Rien n'a changé, et il suffit pour s'en convaincre de se rappeler dans quelles conditions sont partis deux dirigeants d'une banque particulièrement fautive, Dexia, dont l'État, directement ou indirectement, a contribué à la recapitalisation à hauteur de 3 milliards d'euros et garanti pour 57 milliards d'euros les actifs douteux. Ces deux dirigeants sont partis, l'un avec une retraite chapeau à faire pâlir d'envie n'importe quel dirigeant bancaire, et l'autre avec un parachute doré qui lui assure un atterrissage d'une parfaite douceur. Rien, rigoureusement rien, n'a changé.

Cette année, trois mesures ont été prises et une autre a été annoncée. Première mesure : un comité d'éthique s'est constitué au MEDEF. Il ne fait rien, car il n'a pas la capacité de s'autosaisir. Aucune entreprise ne le saisit. C'est donc une mesure purement cosmétique.

Deuxième mesure : un grand superviseur des rémunérations a été nommé. J'ai déjà eu l'occasion, dans la discussion générale, d'interpeller mes collègues de l'UMP pour leur demander s'ils connaissaient son nom. Je leur pose de nouveau la question, mais ils ne risquent pas de me répondre, car il ne fait rien.

Enfin, une troisième mesure a été prise, sous la forme d'un décret primo-ministériel censé étouffer toute velléité législative du Parlement. Or ce décret n'a manifestement servi à rien.

On nous annonce maintenant, à la suite du G20, un « bonus-malus ». Certes, la formule est heureuse, mais la réalité du dispositif n'a rien à voir avec celle d'un malus ; elle peut, en revanche, tout avoir d'un bonus. Un véritable malus suppose que l'on vous reprenne quelque chose. Or, dans l'hypothèse où les choses se passeraient moins bien que prévu, rien ne serait réclamé, avec ces supposés malus, aux salariés, dirigeants et traders qui se seraient vu attribuer, sous une forme ou une autre, des rémunérations extravagantes.

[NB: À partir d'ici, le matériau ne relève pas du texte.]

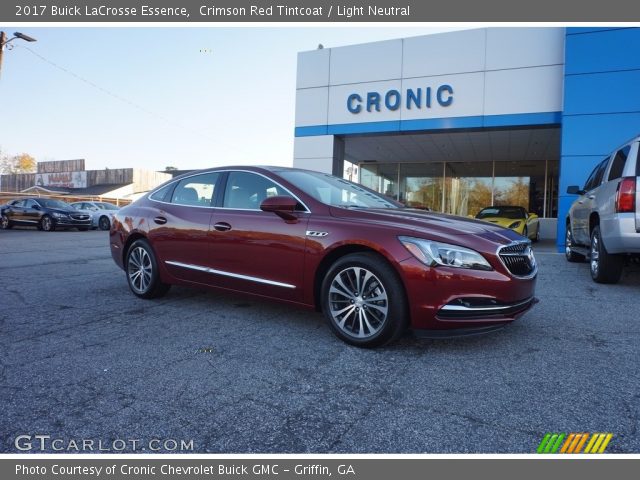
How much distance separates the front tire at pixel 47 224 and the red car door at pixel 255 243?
58.3 feet

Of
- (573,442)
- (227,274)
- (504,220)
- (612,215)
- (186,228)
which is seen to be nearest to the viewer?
(573,442)

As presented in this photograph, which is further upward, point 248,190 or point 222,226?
point 248,190

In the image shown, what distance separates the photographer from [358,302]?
3.33m

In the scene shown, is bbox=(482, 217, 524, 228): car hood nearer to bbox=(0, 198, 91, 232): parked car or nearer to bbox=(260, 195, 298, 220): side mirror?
bbox=(260, 195, 298, 220): side mirror

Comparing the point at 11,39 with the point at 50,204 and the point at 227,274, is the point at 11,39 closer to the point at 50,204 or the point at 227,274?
the point at 50,204

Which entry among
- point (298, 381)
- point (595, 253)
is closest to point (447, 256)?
point (298, 381)

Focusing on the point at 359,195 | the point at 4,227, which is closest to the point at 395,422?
the point at 359,195

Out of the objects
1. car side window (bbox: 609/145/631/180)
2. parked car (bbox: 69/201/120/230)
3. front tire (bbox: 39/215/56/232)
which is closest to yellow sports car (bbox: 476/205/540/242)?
car side window (bbox: 609/145/631/180)

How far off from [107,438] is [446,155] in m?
19.9

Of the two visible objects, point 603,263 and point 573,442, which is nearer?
point 573,442

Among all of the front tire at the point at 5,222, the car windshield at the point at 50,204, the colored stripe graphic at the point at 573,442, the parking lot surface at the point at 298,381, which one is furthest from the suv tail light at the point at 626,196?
the front tire at the point at 5,222

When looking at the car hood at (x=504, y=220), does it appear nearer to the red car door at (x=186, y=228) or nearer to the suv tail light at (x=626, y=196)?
the suv tail light at (x=626, y=196)

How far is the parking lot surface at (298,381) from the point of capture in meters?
2.12

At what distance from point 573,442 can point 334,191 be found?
8.93 feet
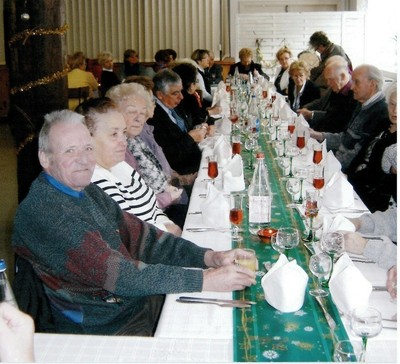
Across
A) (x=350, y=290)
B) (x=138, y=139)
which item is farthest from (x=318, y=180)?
(x=350, y=290)

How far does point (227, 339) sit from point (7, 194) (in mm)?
4976

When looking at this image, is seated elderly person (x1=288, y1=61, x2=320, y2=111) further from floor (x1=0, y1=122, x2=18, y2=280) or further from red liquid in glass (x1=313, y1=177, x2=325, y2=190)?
red liquid in glass (x1=313, y1=177, x2=325, y2=190)

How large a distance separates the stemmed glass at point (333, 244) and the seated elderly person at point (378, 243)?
0.17m

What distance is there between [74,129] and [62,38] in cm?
180

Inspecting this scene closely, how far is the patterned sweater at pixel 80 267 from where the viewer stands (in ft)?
6.14

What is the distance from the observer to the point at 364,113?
4.63 metres

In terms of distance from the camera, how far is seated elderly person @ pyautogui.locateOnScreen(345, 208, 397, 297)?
1961 mm

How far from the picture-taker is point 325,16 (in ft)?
36.3

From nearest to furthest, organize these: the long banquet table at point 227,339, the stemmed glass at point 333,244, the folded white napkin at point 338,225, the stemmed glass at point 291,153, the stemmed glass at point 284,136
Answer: the long banquet table at point 227,339 → the stemmed glass at point 333,244 → the folded white napkin at point 338,225 → the stemmed glass at point 291,153 → the stemmed glass at point 284,136

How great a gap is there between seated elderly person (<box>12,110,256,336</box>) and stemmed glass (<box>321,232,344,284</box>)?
0.27 meters

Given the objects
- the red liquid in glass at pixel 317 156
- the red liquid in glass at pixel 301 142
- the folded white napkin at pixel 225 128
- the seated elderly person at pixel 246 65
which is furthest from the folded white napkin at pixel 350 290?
the seated elderly person at pixel 246 65

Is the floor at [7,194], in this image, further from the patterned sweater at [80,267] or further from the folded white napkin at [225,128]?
the folded white napkin at [225,128]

La formule bonus-malus peut naturellement frapper les esprits et fait gagner du temps. Cependant, normalement, un malus se caractérise par le fait que l'on vous prend quelque chose ou que l'on vous fait payer davantage. Avec ce dispositif, on ne vous reprend rien. Le cas échéant, on vous verse un peu moins. S'il faut appeler malus le fait de verser un peu moins que le montant extravagant auparavant envisagé, la formule est peut-être heureuse, mais elle ne correspond pas à une réalité que la très grande majorité de nos concitoyens souhaiterait pourtant voir prévaloir.

C'est la raison pour laquelle nous avons déposé cet amendement. Nous estimons que les choses ont maintenant assez duré.

En réalité, nous sommes à la traîne. Comme je l'ai rappelé, pour avoir aidé UBS à hauteur de cinq milliards de francs suisses, les Suisses ont récupéré un milliard de francs suisses. Nous savons également que le président américain veut amputer de 80 % la rémunération des dirigeants des établissements bancaires qui ont été aidés et qu'il est proposé, toujours aux États-Unis, d'instaurer une fiscalité dissuasive, précisément pour éviter ces rémunérations extravagantes, cependant que l'Allemagne et la Grande-Bretagne elle-même s'apprêtent à prendre des mesures bien plus rigoureuses que celles que nous envisageons.

Nous déposons donc cet amendement pour que le Gouvernement s'explique, qu'il nous dise ce qu'il compte vraiment faire et qu'il nous indique dans quel délai raisonnable nous cesserons d'apprendre que, dans notre pays, tel dirigeant se trouve amasser en une année, uniquement parce qu'il s'est trouvé là, en raison du hasard plus que du mérite, une fortune qu'aucun salarié de notre pays ne peut espérer gagner en toute une vie de labeur. (Applaudissements sur les bancs du groupe SRC.)